Ist ja ein vernünftiger Ansatz – so im Prinzip. Wenn man nicht mehr so viele Arbeitslose hat, dann braucht man vielleicht auch nicht mehr soviel zu bezahlen. Aber … wo will denn die Bundesagentur die ganzen Stellen hernehmen? Und wieso haben die das eigentlich bisher noch nicht gemacht? Und haben die eigentlich vergessen, das die ihre Zahlen künstlich heruntergerechnet hatten, in dem sie die statistischen Parameter änderten, so das zum Beispiel die Arbeitslosen nicht mehr mitgezählt werden, die bei privaten Arbeitsvermittlern vergeblich nach Arbeit suchen?

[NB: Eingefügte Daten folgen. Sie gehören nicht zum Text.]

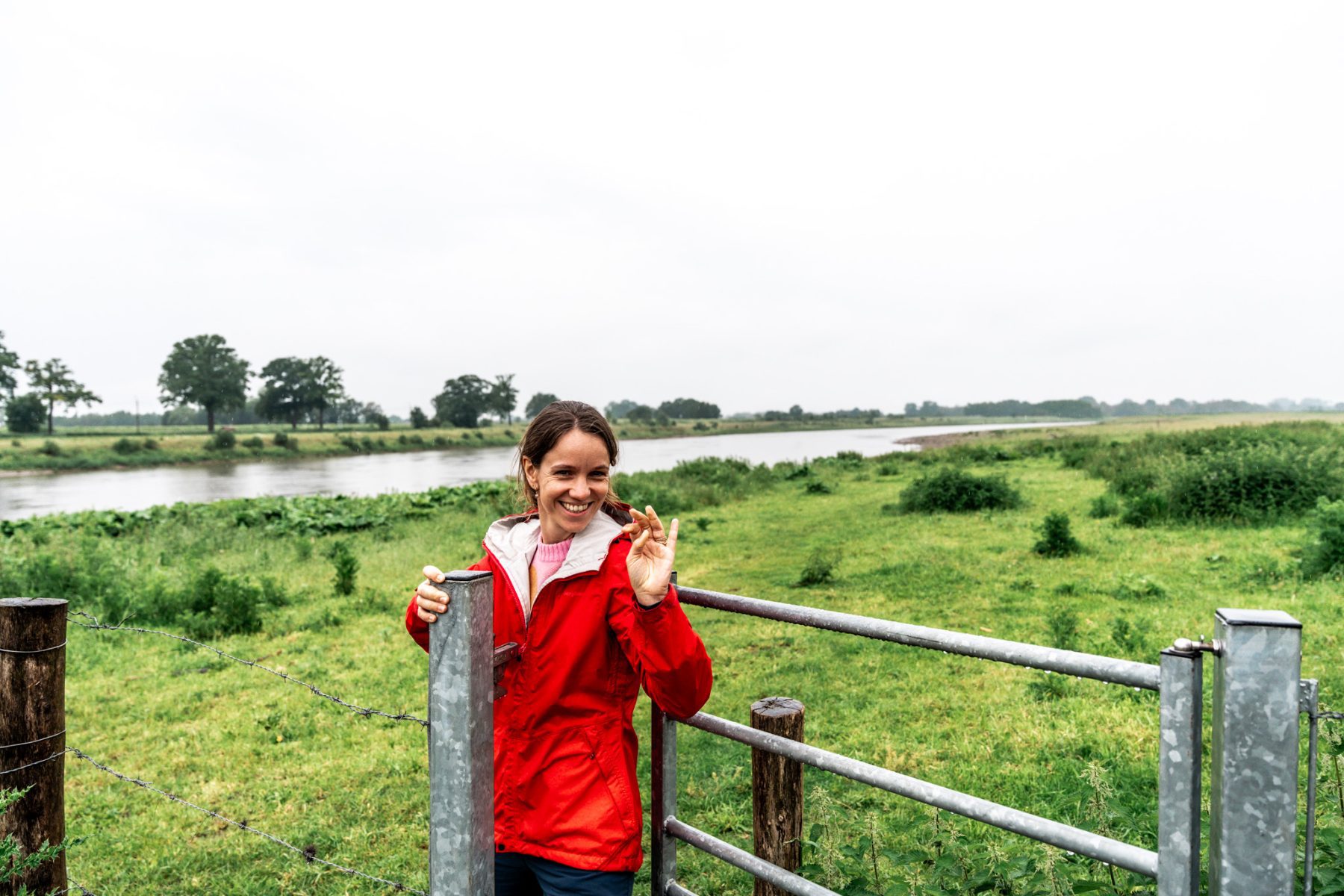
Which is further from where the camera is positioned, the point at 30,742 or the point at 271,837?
the point at 271,837

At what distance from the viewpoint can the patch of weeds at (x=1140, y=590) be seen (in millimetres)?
7457

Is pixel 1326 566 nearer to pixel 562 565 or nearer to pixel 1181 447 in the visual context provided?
pixel 562 565

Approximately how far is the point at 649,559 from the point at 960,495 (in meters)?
13.4

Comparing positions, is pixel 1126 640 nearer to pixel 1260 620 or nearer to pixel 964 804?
pixel 964 804

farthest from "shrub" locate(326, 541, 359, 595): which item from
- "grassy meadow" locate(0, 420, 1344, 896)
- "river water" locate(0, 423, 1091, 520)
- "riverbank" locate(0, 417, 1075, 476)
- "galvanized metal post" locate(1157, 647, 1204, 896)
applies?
"riverbank" locate(0, 417, 1075, 476)

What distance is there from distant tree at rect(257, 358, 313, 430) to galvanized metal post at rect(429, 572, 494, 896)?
101m

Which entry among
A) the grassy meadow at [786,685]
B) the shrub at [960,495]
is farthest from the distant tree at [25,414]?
the shrub at [960,495]

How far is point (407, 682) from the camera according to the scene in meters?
6.24

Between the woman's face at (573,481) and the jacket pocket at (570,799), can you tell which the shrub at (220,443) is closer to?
the woman's face at (573,481)

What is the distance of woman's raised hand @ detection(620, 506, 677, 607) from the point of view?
1.66 meters

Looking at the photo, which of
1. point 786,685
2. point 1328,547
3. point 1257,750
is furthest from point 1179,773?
point 1328,547

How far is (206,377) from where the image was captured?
84.2 metres

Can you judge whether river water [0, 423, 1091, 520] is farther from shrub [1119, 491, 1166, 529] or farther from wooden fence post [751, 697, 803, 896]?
wooden fence post [751, 697, 803, 896]

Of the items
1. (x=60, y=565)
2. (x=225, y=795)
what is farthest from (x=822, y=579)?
(x=60, y=565)
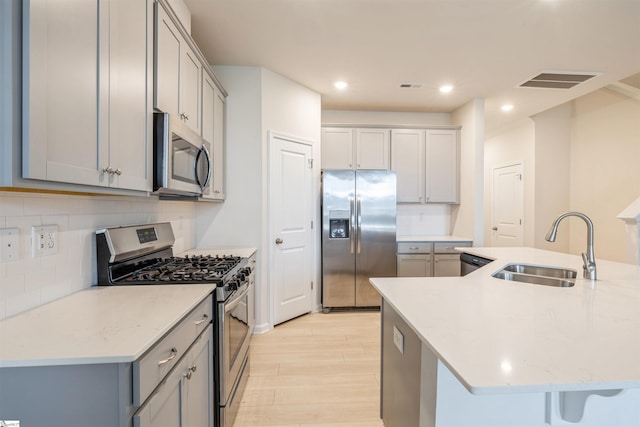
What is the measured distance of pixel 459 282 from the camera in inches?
66.4

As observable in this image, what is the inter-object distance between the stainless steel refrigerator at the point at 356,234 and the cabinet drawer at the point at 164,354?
2.52 meters

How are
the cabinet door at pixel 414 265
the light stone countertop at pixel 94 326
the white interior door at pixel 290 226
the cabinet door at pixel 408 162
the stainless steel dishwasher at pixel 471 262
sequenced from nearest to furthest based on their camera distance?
the light stone countertop at pixel 94 326, the stainless steel dishwasher at pixel 471 262, the white interior door at pixel 290 226, the cabinet door at pixel 414 265, the cabinet door at pixel 408 162

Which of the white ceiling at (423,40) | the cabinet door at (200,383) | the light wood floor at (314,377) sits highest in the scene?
the white ceiling at (423,40)

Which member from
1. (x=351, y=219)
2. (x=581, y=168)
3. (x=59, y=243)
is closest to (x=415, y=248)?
(x=351, y=219)

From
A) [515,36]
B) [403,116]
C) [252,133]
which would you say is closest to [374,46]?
[515,36]

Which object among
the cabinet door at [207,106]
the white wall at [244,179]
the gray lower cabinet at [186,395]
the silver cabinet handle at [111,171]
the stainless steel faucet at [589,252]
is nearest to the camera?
the gray lower cabinet at [186,395]

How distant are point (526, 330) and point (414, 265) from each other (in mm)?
3202

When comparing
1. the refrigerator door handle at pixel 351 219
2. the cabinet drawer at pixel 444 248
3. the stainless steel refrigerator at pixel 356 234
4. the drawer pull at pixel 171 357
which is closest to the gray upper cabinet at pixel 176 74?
the drawer pull at pixel 171 357

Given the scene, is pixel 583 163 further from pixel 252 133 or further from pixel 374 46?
pixel 252 133

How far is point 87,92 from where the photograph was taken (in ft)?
3.74

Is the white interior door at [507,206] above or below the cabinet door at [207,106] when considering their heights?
below

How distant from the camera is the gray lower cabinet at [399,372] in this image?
1.28 meters

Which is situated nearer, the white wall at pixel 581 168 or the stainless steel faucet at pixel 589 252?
the stainless steel faucet at pixel 589 252

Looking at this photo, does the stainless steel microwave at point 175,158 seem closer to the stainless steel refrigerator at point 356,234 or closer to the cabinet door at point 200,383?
the cabinet door at point 200,383
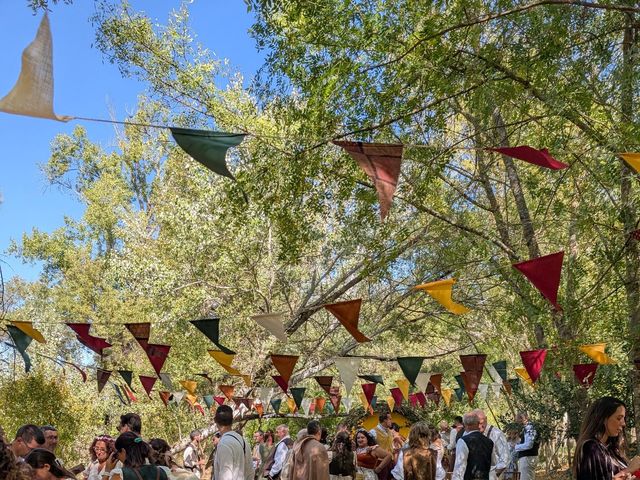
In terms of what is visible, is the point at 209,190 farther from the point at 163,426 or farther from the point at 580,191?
the point at 580,191

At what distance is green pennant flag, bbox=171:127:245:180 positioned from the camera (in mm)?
5359

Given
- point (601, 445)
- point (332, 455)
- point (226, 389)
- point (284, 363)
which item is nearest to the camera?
point (601, 445)

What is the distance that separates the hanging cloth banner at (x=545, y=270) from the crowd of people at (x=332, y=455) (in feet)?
5.30

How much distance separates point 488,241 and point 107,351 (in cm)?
1853

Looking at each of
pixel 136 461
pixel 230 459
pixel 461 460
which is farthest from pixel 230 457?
pixel 461 460

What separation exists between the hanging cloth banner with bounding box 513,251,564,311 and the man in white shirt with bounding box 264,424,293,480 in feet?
20.4

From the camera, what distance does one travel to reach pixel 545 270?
6836 mm

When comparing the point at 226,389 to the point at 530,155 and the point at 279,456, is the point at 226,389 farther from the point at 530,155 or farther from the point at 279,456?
the point at 530,155

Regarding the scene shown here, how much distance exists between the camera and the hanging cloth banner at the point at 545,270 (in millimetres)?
6762

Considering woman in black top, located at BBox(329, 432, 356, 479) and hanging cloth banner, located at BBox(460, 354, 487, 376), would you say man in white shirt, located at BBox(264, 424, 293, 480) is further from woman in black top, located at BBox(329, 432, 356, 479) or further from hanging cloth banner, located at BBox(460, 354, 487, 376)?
hanging cloth banner, located at BBox(460, 354, 487, 376)

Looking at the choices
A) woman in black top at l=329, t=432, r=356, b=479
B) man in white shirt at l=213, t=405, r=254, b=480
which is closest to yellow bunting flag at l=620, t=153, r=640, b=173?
man in white shirt at l=213, t=405, r=254, b=480

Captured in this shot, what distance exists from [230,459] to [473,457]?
2.85 meters

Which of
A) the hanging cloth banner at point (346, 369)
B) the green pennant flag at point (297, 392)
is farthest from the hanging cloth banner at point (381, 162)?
the green pennant flag at point (297, 392)

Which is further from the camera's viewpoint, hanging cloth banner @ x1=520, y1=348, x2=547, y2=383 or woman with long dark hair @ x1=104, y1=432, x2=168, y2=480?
hanging cloth banner @ x1=520, y1=348, x2=547, y2=383
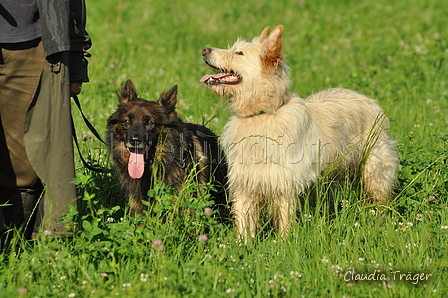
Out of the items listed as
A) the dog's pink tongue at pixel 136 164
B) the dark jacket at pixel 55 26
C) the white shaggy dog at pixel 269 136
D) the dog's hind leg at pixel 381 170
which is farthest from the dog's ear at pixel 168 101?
the dog's hind leg at pixel 381 170

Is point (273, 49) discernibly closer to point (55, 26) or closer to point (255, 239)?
point (255, 239)

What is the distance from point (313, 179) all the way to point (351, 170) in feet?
2.45

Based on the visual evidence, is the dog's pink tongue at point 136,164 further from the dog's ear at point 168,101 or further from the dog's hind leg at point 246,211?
the dog's hind leg at point 246,211

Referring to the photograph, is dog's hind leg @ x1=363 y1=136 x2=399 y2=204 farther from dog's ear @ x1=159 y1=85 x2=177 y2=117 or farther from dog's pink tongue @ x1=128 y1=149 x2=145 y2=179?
dog's pink tongue @ x1=128 y1=149 x2=145 y2=179

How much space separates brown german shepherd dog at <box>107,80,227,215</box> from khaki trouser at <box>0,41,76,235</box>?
807mm

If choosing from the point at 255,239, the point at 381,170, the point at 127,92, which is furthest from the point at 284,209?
the point at 127,92

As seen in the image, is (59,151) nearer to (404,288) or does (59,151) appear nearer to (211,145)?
(211,145)

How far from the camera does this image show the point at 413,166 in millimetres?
5129

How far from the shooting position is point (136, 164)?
4.54 meters

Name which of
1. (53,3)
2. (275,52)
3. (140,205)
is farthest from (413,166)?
(53,3)

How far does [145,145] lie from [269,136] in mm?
1114

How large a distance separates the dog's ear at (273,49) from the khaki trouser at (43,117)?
1.71 m

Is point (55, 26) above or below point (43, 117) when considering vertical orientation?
above

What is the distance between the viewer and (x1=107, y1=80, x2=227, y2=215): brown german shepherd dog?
4.55 meters
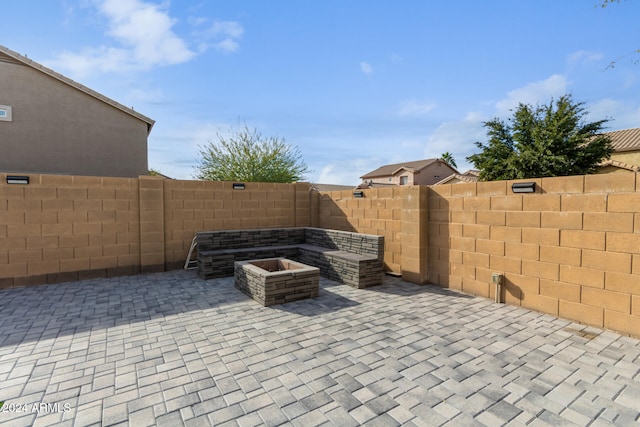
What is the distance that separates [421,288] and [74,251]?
7.40 meters

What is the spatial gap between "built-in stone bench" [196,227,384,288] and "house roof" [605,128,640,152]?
78.2ft

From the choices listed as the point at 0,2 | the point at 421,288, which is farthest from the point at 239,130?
the point at 421,288

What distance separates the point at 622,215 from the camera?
3.86 m

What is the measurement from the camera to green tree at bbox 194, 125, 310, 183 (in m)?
15.9

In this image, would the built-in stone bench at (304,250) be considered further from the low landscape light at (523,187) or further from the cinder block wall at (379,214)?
the low landscape light at (523,187)

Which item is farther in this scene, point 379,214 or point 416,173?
point 416,173

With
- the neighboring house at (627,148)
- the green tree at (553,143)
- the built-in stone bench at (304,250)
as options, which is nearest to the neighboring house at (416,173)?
the neighboring house at (627,148)

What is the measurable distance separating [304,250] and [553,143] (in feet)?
52.7

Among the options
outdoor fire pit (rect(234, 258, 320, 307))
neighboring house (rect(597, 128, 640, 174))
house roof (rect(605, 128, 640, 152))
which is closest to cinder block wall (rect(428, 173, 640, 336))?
outdoor fire pit (rect(234, 258, 320, 307))

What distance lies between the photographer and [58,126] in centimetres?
1185

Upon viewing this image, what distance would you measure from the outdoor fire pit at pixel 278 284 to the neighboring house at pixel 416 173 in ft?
114

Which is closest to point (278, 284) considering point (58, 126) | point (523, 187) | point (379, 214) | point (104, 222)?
point (379, 214)

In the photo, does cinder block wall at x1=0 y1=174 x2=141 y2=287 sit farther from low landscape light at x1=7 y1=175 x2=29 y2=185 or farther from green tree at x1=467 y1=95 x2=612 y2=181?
green tree at x1=467 y1=95 x2=612 y2=181

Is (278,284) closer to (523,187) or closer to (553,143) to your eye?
(523,187)
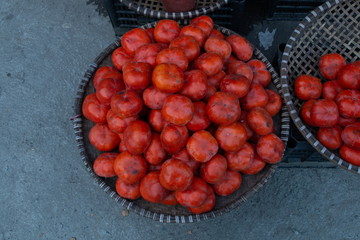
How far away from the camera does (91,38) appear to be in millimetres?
3322

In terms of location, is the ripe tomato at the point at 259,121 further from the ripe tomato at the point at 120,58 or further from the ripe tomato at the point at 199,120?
the ripe tomato at the point at 120,58

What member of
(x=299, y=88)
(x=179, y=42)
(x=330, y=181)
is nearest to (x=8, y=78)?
(x=179, y=42)

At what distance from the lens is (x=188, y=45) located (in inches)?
75.4

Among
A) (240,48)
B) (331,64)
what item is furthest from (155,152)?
(331,64)

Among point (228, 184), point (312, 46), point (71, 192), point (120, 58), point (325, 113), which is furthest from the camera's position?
point (71, 192)

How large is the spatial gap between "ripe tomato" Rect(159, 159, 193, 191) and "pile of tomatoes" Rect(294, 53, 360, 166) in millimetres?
956

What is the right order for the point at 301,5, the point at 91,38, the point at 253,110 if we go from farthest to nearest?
Result: 1. the point at 91,38
2. the point at 301,5
3. the point at 253,110

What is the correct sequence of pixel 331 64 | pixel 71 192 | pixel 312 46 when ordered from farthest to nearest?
pixel 71 192
pixel 312 46
pixel 331 64

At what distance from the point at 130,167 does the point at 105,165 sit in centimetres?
21

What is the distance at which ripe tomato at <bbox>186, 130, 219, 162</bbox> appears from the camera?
5.69ft

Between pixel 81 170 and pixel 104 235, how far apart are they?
24.0 inches

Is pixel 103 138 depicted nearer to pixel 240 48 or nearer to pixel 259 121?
pixel 259 121

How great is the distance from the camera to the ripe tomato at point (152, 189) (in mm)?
1801

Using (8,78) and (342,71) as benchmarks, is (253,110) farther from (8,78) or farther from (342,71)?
(8,78)
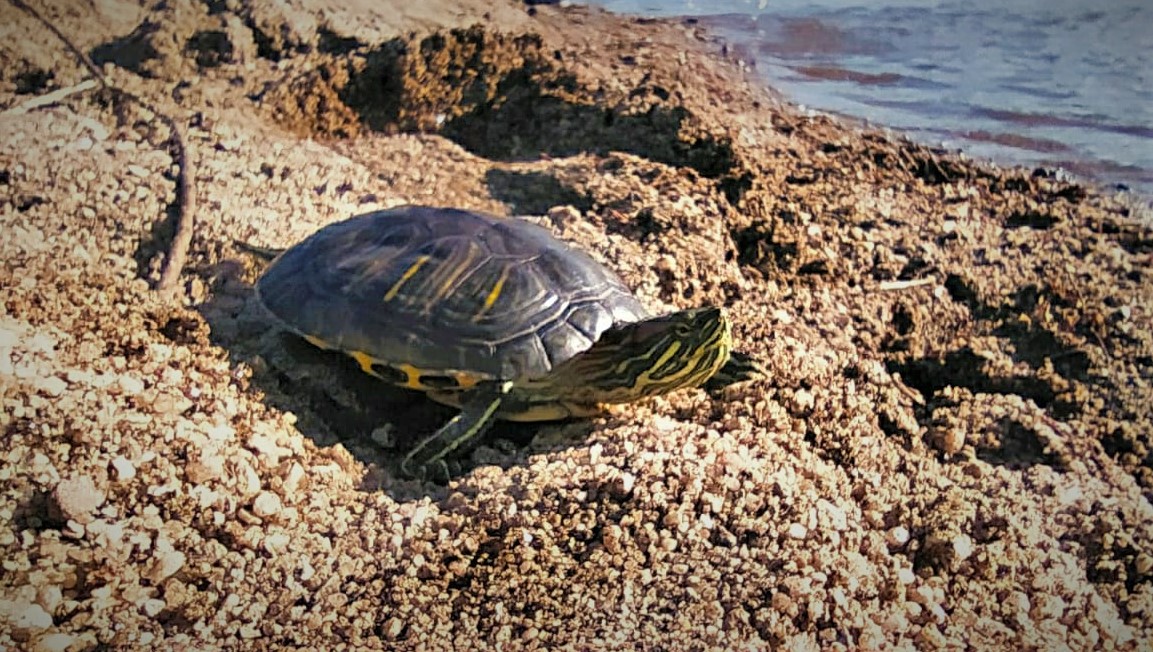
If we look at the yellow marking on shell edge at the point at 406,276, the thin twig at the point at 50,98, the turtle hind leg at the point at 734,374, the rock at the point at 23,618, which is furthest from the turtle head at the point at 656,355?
the thin twig at the point at 50,98

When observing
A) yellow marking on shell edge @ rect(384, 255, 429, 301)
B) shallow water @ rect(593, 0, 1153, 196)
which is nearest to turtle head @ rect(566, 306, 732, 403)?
yellow marking on shell edge @ rect(384, 255, 429, 301)

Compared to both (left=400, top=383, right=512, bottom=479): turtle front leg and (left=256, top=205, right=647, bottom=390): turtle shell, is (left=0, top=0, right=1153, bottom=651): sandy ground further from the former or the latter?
(left=256, top=205, right=647, bottom=390): turtle shell

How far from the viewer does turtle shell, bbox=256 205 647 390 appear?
264 centimetres

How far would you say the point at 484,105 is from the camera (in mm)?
4664

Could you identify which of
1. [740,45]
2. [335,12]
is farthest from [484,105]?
[740,45]

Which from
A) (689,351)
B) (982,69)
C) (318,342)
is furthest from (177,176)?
(982,69)

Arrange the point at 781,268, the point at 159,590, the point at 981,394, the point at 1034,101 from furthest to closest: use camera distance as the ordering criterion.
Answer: the point at 1034,101
the point at 781,268
the point at 981,394
the point at 159,590

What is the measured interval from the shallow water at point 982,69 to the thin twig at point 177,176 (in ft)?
10.5

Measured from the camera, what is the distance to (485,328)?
2662 mm

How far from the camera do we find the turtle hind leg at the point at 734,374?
286cm

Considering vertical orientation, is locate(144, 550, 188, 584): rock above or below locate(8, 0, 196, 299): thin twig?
below

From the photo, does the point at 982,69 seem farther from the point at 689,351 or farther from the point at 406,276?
the point at 406,276

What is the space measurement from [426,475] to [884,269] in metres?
2.13

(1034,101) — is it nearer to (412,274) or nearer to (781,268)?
(781,268)
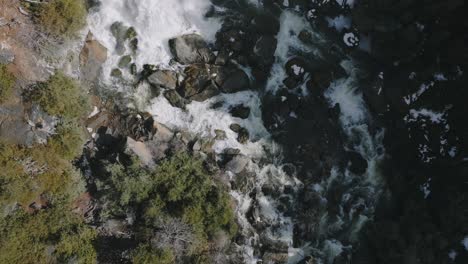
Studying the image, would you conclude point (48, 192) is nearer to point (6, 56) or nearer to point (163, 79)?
point (6, 56)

Aber ich habe mal weitergesucht. Irgendwo muß es doch irgendwen geben, der irgendwie Hoffnung macht, das alles wieder so wie früher wird. Und ich habe jemanden gefunden, die Frankfurter Rundschau berichtet groß darüber:
Die Gesundheitswirtschaft ist die Zukunftsbranche Nummer eins.“ Josef Hilbert ist da ganz sicher. Mit rund fünf Millionen Beschäftigten sei sie schon jetzt die größte Branche Deutschlands, sagt der Direktor des Instituts Arbeit und Technik (IAT) an der Fachhochschule Gelsenkirchen. In den nächsten 15 bis 20 Jahren könnten noch mal rund 800000 neue Jobs entstehen.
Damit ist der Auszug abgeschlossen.